TASK REQUIREMENTS: Please repeat, word for word, the entries from the line containing "As can be seen" through the line containing "2.45 metres", with both of those lines included.

* * * * *

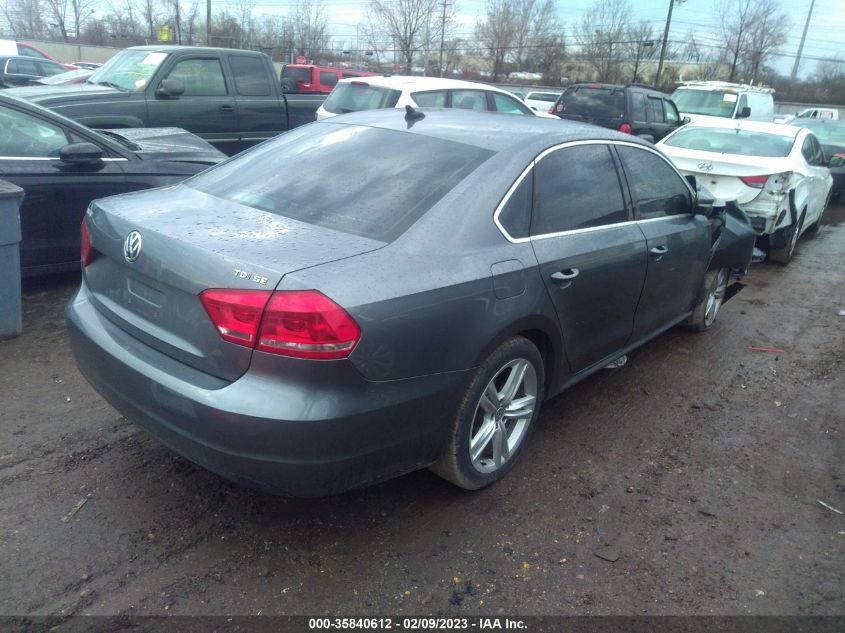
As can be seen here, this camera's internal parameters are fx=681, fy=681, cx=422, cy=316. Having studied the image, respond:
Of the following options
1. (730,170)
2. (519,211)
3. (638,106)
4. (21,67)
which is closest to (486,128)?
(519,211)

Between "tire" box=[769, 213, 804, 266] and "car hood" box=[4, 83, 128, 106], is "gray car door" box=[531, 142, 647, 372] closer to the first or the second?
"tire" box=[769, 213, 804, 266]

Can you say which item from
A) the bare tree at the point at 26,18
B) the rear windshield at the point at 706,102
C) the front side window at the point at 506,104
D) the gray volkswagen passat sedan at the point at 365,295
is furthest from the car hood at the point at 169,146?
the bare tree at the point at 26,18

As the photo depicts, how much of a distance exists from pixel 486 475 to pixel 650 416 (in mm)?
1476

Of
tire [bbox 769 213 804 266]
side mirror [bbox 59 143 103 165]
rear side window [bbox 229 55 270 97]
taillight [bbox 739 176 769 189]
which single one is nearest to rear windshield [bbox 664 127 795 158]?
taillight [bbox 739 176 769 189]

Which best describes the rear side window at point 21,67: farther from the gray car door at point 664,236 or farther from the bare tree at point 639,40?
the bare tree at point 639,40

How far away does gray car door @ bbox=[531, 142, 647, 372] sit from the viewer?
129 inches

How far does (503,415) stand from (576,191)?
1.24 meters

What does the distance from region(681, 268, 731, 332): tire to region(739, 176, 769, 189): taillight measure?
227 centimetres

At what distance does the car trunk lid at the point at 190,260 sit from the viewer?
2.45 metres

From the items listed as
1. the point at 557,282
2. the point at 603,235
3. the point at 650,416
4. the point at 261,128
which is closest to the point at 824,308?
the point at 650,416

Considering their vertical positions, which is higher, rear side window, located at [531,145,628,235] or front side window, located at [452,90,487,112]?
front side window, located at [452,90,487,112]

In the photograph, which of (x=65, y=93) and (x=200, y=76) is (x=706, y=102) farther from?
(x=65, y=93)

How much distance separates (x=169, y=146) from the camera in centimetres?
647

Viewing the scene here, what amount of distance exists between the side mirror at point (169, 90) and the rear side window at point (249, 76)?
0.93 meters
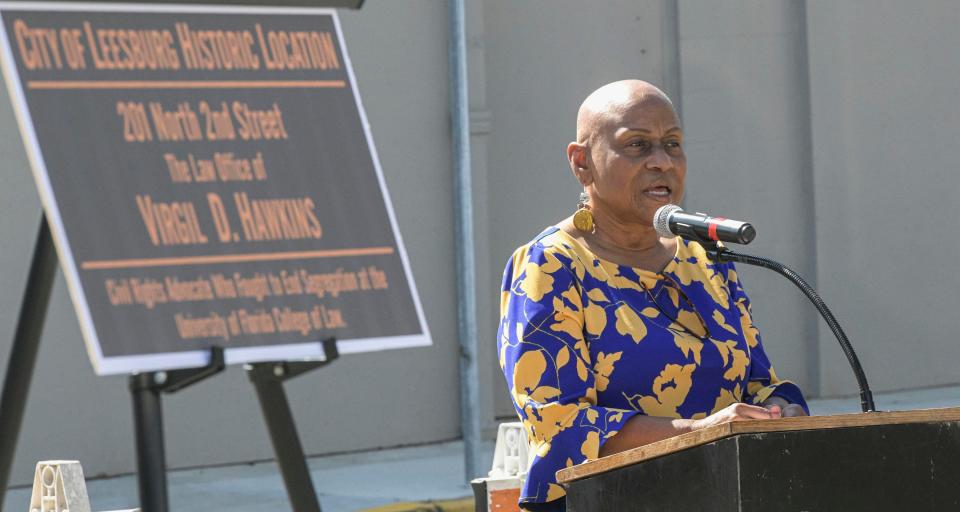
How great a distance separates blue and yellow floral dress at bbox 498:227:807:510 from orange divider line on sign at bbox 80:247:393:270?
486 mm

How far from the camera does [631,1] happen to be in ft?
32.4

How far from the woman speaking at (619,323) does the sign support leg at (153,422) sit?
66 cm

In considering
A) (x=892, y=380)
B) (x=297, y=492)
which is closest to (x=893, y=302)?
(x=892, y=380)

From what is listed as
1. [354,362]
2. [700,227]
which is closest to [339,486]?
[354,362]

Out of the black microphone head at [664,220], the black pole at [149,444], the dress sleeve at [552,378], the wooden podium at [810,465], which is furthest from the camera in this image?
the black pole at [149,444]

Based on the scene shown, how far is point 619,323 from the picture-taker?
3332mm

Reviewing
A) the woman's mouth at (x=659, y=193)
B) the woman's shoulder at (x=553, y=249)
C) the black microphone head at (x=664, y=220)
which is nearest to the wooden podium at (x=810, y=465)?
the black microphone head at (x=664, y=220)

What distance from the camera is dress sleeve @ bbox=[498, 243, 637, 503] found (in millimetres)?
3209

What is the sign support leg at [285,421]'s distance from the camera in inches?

* * * * *

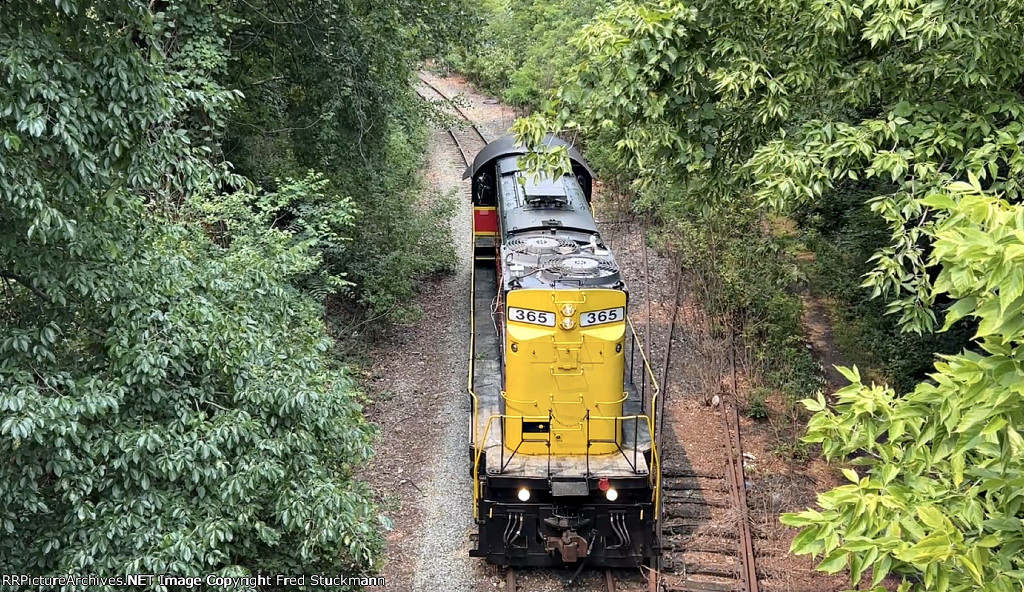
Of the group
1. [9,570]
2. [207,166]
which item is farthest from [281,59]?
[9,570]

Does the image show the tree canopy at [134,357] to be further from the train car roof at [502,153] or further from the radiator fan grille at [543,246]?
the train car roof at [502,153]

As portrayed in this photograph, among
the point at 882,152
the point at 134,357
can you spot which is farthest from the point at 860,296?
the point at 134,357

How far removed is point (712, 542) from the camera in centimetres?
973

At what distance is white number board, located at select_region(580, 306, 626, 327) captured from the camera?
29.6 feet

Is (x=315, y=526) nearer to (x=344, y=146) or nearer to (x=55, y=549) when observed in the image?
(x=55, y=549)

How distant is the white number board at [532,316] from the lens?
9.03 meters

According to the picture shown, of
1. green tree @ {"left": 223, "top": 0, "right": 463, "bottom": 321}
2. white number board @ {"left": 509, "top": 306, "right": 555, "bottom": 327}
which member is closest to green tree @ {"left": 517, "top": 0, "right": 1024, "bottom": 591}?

* * * * *

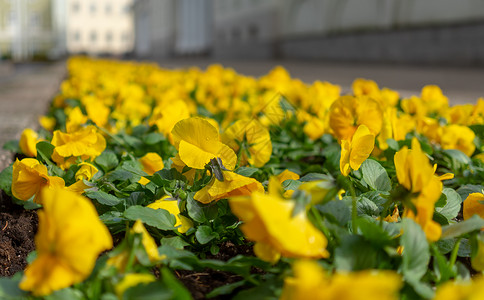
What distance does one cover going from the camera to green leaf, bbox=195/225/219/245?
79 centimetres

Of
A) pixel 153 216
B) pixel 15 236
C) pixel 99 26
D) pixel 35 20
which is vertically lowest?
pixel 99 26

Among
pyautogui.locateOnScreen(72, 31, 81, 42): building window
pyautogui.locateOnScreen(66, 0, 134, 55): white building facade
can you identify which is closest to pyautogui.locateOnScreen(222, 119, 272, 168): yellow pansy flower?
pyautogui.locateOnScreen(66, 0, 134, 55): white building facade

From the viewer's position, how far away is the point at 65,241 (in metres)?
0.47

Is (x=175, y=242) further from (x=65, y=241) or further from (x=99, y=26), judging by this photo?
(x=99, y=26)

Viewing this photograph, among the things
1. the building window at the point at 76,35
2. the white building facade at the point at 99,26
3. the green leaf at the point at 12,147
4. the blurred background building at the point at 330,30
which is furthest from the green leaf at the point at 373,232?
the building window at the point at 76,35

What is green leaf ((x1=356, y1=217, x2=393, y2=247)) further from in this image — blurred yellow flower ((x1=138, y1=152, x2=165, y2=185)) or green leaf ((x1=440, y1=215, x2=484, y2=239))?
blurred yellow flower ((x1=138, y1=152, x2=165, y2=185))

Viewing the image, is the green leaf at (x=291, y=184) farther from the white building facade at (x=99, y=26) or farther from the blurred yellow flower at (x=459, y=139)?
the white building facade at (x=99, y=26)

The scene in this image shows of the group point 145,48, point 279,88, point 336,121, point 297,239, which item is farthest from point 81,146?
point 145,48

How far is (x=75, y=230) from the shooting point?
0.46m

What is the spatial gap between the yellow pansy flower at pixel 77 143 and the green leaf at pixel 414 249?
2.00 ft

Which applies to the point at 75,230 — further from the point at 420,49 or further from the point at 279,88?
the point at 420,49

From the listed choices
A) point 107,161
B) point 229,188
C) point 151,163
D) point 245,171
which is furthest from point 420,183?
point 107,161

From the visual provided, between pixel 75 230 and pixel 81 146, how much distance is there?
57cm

* * * * *

RESULT FOR THIS TASK:
As can be seen here, this camera's internal parameters are fx=681, fy=681, cx=422, cy=316. Having studied the image, respond:
Of the following options
1. (730,170)
2. (519,211)
3. (638,106)
4. (21,67)
which is closest to (486,128)?
(519,211)

Between "tire" box=[769, 213, 804, 266] and "car hood" box=[4, 83, 128, 106], is "gray car door" box=[531, 142, 647, 372] closer to the first or the second?
"tire" box=[769, 213, 804, 266]

Can you say which item from
A) the bare tree at the point at 26,18
B) the rear windshield at the point at 706,102
C) the front side window at the point at 506,104
D) the gray volkswagen passat sedan at the point at 365,295
is furthest from the car hood at the point at 169,146?
the bare tree at the point at 26,18

As the photo depicts, how much of a distance exists from pixel 486 475 to pixel 650 416 (in mm)?
1476

Of
tire [bbox 769 213 804 266]
side mirror [bbox 59 143 103 165]
rear side window [bbox 229 55 270 97]
taillight [bbox 739 176 769 189]
which single one is nearest to rear windshield [bbox 664 127 795 158]?
taillight [bbox 739 176 769 189]

Which best describes the rear side window at point 21,67: farther from the gray car door at point 664,236 or farther from the bare tree at point 639,40?
the bare tree at point 639,40

How far away does gray car door @ bbox=[531, 142, 647, 372] sit from the viewer?
129 inches

How far does (503,415) stand from (576,191)?
1.24 meters

What does the distance from region(681, 268, 731, 332): tire to region(739, 176, 769, 189): taillight measure?
227 centimetres

At what distance does the car trunk lid at the point at 190,260 sit from the viewer?
2.45 metres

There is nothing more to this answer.